BOYNTON BEACH — Even now, in the winter of their dismal lives, the
criminal faithful of the Third Reich should know they are hunted.
They may be frail, reinvented as seemingly gentle citizens, but
as long as Nazi hunters like Efraim Zuroff roam the earth, they
should not consider themselves in the clear.
Zuroff, the Holocaust historian who heads the Israel office of the Simon Wiesenthal
Center, is the world's most influential Nazi hunter. The fact
that his mission is still vigorous and vital more than 60 years
after the end of World War II speaks to more than historical
amnesia.
"Many countries in the world would
prefer that these Nazi war criminals not be brought to justice,
that they take their crimes with them to their graves," Zuroff told an audience this afternoon at Temple Torah in Boynton Beach.
For a man born after the end of WWII, Zuroff
is an especially tenacious detective of the myriad crimes of
the Holocaust. When he descended upon suburban Perth, Australia,
to track down a former Hungarian army officer wanted in the 1944
beating death of a Jewish teenage boy he had caught on a Budapest
streetcar without the mandatory yellow star, he found a much-loved
grandfather, a man described as church-going by his pastor and
gentle by his children.
But Zuroff was not swayed by the scenario.
In his more than 30 years as a Holocaust investigator, the New
York-born historian says he keeps his focus on the details of
the crimes, not the perpetrators. By doing this, he stays true
to one of his central reasons for taking on the chase.
"We have an obligation to the victims
of the Nazis," he says.
That obligation led to the capture of the
Perth grandfather, 88-year-old Charles Zentai. More than five
years after his whereabouts were detected, he sits in a Perth
jail awaiting possible extradition to Hungary for a murder trial.
That arrest came after Zuroff launched "Operation:
Last Chance," an all-out campaign to identify little known Nazi criminals. Established with
the help of the Miami-based Targum Shlishi Foundation, the campaign
offers financial rewards for information leading to the prosecution
of Nazi war criminals. It's a last-ditch effort that acknowledges
the Nazi hunter's most formidable enemy: Time.
Zuroff acknowledges that he is racing the
clock in bringing the surviving Nazi criminals to justice.

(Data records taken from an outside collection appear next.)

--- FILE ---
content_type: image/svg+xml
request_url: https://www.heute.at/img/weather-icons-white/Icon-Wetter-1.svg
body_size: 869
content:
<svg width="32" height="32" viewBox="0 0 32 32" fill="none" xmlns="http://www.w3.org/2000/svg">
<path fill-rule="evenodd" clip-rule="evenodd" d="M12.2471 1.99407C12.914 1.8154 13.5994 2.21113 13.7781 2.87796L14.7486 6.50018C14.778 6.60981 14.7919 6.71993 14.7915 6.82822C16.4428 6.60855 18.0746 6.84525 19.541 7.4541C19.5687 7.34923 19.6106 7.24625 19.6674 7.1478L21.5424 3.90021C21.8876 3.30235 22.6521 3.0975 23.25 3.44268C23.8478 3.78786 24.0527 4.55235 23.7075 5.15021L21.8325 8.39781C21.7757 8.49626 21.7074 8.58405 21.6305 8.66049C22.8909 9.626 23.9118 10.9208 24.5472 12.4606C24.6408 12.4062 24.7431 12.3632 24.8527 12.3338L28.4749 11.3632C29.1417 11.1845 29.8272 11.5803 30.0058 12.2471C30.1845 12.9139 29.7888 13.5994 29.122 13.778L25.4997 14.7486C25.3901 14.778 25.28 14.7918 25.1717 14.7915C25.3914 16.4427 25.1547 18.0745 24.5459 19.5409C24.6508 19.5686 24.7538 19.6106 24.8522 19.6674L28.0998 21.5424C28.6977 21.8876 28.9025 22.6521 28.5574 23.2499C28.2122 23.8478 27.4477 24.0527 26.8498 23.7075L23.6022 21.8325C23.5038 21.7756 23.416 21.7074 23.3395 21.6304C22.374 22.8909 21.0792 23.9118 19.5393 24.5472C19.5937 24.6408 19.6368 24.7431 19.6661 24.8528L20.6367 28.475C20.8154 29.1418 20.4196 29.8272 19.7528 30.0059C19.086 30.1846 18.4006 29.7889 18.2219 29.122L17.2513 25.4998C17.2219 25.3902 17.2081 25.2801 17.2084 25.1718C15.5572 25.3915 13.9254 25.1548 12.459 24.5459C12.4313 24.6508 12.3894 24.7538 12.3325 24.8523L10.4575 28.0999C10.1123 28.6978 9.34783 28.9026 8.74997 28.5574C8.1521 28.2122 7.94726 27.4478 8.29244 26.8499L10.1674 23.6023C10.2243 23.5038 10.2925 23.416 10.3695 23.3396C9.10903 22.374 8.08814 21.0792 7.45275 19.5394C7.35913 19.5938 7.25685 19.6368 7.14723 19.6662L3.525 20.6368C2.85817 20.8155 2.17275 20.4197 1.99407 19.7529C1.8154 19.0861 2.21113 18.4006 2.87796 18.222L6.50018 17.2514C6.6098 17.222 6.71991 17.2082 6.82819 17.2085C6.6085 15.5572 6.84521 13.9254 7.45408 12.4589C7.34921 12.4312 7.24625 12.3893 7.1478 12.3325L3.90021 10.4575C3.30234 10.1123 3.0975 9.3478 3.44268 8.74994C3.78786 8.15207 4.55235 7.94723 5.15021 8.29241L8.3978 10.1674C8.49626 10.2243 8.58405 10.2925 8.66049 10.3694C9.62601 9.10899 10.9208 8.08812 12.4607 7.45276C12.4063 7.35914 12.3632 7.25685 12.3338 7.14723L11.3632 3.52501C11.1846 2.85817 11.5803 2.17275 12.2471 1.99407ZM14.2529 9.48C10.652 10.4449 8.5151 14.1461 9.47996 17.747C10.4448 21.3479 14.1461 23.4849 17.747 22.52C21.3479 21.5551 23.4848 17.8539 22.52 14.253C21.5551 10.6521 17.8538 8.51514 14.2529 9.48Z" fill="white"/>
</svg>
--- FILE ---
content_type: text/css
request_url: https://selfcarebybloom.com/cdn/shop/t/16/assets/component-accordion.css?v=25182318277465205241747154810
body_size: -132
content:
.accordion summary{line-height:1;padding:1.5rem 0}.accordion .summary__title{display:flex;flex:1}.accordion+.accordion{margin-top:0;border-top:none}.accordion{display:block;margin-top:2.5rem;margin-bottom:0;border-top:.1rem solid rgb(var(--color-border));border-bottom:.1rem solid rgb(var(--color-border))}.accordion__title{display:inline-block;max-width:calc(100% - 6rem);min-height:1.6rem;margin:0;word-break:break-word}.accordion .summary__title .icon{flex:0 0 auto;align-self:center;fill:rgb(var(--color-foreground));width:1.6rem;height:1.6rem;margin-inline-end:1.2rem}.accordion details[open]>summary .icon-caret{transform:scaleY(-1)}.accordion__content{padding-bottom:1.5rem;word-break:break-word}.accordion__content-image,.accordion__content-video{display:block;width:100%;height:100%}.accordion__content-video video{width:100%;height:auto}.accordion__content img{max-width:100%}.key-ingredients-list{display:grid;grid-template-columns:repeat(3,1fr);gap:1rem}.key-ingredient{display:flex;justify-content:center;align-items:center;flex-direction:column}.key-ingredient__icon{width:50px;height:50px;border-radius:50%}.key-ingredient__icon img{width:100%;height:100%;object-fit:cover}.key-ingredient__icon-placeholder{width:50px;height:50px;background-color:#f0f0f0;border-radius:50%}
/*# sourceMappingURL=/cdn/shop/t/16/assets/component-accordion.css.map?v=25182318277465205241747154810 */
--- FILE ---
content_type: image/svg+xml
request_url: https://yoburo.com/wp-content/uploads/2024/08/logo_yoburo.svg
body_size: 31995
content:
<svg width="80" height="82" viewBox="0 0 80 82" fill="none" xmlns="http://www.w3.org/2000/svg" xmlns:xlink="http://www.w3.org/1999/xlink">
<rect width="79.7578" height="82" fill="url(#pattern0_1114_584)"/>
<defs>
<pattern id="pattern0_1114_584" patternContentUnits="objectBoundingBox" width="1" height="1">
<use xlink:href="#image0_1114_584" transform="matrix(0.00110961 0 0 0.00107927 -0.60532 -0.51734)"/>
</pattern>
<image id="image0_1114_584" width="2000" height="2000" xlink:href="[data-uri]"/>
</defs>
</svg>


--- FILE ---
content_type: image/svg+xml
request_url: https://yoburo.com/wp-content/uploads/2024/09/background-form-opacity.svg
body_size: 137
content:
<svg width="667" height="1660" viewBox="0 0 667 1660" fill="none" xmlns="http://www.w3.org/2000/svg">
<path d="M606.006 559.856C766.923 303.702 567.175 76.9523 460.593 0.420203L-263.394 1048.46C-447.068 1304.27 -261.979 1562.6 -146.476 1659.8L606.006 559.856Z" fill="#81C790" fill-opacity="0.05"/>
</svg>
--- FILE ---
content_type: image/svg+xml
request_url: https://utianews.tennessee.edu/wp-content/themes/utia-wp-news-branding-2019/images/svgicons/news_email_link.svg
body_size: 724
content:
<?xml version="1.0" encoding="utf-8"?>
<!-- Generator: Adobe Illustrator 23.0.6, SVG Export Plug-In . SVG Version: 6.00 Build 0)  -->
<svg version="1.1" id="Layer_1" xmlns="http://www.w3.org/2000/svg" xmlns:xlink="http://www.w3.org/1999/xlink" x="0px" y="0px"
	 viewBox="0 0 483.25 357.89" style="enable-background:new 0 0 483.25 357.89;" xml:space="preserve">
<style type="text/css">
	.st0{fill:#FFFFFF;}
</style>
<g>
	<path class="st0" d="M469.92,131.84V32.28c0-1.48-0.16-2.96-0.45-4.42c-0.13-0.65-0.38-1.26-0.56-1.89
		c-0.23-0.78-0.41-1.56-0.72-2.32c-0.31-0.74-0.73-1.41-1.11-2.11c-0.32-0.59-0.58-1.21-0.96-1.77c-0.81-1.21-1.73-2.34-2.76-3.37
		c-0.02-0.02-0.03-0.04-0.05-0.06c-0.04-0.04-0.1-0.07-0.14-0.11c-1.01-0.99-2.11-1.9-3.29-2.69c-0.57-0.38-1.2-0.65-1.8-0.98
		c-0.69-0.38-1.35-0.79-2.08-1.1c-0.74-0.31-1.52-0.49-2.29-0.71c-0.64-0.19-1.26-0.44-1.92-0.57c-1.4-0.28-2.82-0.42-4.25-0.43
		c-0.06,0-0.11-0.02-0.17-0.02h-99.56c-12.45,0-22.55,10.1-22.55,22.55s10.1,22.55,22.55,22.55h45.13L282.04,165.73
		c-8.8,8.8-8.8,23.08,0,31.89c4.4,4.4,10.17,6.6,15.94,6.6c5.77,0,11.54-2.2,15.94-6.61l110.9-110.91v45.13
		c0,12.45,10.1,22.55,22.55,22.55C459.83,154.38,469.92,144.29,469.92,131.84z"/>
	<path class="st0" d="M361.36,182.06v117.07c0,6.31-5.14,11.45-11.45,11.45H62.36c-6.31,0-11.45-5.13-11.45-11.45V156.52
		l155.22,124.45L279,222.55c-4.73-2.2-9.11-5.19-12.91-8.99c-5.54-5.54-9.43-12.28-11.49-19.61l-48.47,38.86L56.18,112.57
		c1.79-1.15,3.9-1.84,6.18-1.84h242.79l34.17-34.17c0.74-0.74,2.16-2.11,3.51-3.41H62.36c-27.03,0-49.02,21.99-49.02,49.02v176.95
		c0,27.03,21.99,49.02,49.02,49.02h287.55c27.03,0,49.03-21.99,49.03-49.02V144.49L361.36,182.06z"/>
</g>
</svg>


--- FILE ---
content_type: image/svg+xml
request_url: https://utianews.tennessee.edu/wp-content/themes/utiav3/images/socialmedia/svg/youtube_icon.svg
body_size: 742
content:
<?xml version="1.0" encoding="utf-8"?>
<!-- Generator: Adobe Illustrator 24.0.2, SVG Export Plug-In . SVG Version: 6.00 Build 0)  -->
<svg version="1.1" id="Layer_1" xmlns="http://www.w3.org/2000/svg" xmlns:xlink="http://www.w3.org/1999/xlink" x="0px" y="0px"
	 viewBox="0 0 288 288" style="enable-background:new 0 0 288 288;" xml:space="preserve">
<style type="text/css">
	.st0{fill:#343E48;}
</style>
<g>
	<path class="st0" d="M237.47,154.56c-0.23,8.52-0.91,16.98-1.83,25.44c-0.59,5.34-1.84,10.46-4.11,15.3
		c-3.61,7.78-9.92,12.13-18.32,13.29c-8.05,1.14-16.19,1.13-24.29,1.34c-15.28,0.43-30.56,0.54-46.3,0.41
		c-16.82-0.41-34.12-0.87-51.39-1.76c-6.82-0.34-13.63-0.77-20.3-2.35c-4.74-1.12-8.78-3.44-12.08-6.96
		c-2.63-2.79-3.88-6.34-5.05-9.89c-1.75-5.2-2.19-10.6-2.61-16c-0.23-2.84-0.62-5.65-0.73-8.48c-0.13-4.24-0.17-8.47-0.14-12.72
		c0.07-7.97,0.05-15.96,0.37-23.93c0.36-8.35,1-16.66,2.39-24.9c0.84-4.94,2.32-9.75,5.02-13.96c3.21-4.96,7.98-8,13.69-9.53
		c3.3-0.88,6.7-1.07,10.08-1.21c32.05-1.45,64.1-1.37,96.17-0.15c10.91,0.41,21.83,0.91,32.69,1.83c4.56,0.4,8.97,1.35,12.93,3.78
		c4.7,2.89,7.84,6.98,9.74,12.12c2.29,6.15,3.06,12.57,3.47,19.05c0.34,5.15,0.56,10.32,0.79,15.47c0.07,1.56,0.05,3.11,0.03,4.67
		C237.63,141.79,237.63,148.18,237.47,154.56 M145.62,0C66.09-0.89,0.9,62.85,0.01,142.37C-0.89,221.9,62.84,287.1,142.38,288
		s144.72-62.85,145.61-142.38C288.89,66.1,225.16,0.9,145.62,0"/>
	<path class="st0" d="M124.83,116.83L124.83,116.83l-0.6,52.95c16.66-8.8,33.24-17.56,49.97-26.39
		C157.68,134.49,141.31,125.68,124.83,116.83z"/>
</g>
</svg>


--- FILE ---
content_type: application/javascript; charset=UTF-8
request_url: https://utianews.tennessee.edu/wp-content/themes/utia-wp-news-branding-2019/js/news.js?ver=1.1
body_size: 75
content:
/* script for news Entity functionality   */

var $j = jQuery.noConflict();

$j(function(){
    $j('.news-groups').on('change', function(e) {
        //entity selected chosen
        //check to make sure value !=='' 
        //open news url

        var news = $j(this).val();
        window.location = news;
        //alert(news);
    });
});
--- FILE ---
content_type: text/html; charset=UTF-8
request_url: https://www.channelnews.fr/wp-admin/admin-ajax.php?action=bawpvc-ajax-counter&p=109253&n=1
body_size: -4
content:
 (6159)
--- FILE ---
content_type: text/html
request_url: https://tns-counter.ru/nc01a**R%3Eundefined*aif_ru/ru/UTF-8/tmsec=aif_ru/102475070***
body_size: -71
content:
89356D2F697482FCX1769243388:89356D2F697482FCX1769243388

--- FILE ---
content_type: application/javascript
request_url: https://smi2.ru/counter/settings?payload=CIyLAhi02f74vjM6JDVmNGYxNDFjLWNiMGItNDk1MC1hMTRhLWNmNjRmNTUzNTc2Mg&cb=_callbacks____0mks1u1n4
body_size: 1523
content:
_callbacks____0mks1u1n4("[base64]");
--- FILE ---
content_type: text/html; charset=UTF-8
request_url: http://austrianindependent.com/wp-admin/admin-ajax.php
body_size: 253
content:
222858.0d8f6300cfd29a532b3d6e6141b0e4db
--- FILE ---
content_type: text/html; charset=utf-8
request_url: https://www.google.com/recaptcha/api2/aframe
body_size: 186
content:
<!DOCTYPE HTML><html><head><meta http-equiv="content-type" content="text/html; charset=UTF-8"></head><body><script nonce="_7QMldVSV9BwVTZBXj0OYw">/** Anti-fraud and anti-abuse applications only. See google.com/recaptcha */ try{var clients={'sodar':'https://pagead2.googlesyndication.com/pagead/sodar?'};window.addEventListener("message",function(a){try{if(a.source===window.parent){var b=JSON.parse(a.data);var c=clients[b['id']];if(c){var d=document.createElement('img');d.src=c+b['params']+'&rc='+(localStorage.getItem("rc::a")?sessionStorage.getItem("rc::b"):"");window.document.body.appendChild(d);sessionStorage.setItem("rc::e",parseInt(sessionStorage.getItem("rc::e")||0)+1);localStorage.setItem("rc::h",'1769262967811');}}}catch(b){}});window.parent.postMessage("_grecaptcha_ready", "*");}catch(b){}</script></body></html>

"I'm not a fan of the Nazis, but
I pray for the health of these people so they can be brought
to justice," said Zuroff, whose book Operation Last Chance (Palgrave MacMillan) was released
last week. "The passage of time in no way diminishes their crime."
The passage of time may have brought his targets
new lives, new identities, benign covers and gray hair, but it
has not brought the one thing that might suggest a true evolution
of spirit: an apology.
"Not one of them has expressed
regret or a word of contrition," he said. "Nada. Zero. Nothing."